→ PROBLEM TO WORK ON: In the Redis passage, what does diskless replication use instead of a file to send data to slaves?

→ SELECTED PASSAGE:
"""

You can configure your Redis instance to use either of the two mechanisms or a combination of both.

Redis persistence on master slave configuration

I have configured two slaves and one master using sentinel.
I have turned off persistence on all the servers. Now the sync happens between master and slave using BGSAVE command.
So shall i assume that though i have persistence off redis is still persisting since it created rdb file for syncing data?
I guess you just have to use replication diskless to avoid Redis using BGSAVE. In fact diskless replication use socket instead of the file to send data on their slaves
https://deepsource.io/blog/redis-diskless-replication/
regard,

Redis DB backup and restore?

Is there any reliable backup & restore method, tool, ... for Redis DB ?
been googling around couples of hours and there was nothing just copy the dump file /var/lib/redis/dump.rdb or some scripts that uses MIGRATE (idk if this even count as backup)
Ok lets say there is Redis DB (big one) and its Windows version of Redis
github.com/MicrosoftArchive/redis
so we need a copy of this DB in other branch of company that uses final Linux version of Redis, cuz windows version is outdated and its performance is not good as Linux version.
all keys and values are encrypted and stored as binary format in Redis, so is there any reliable backup & restore for Redis DB ?
There are solutions around that helps you automate this process.
Making a Redis backup is quite simple though:
Review / update your Redis configuration.
Create a snapshot for your Redis data (known as a "dump"/"rdb file").
Save the RDB file to a remote location
To create the snapshot (2) you'll need to use redis-cli SAVEor BGSAVEcommand.
You'll then need to create a little script (you can find one here) to transfer your .rdb file to a remote storage (like AWS S3).
You can then automate all of that using CRON.
Of course, you can now use services like SimpleBackups to get all of that done for you.

Configure Redis slave to stop saving data to file

Can I configure Redis slave to stop saving dumps? I have omitted all save instructions in config file but slave is still doing dumps.
So I assume you have checked in the configuration file of the slave that RDB is deactivated (all save lines commented out), and the slave has been restarted after the configuration file has been changed (so this configuration is active).
At this point the background dump operation of the slave is deactivated, but it does not prevent the slave to write a dump file. Actually, the slave has to write a dump file at startup time: this is how it retrieves the data from the master in bulk mode.

"""

→ RAW DATA:

"""

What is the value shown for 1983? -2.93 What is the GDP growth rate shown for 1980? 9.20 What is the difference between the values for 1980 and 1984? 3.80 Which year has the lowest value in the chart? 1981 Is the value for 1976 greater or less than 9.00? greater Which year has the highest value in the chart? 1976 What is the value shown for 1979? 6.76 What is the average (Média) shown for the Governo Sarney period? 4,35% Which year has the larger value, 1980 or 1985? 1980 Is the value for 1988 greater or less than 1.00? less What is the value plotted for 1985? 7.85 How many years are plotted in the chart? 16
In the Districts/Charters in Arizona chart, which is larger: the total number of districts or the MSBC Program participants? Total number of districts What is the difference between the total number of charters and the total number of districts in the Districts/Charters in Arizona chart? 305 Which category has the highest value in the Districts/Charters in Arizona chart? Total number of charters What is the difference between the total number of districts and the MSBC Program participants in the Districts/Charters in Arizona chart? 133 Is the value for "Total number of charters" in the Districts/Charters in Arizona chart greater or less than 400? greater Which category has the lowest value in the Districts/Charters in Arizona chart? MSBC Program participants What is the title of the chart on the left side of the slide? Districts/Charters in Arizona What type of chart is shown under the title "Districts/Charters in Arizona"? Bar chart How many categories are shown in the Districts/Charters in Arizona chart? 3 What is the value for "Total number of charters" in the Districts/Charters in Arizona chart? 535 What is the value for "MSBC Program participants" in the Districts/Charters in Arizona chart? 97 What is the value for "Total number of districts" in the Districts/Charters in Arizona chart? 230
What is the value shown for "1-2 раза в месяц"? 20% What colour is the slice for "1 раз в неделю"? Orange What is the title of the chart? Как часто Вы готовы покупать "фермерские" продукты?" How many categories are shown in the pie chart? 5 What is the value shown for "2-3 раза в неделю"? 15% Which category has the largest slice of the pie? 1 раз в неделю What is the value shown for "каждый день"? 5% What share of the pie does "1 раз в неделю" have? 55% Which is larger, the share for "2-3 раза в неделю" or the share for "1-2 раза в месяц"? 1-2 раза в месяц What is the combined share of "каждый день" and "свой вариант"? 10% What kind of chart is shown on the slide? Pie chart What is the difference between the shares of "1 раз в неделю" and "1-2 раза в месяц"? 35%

"""

→ ANSWER TO THIS TASK: It uses a socket.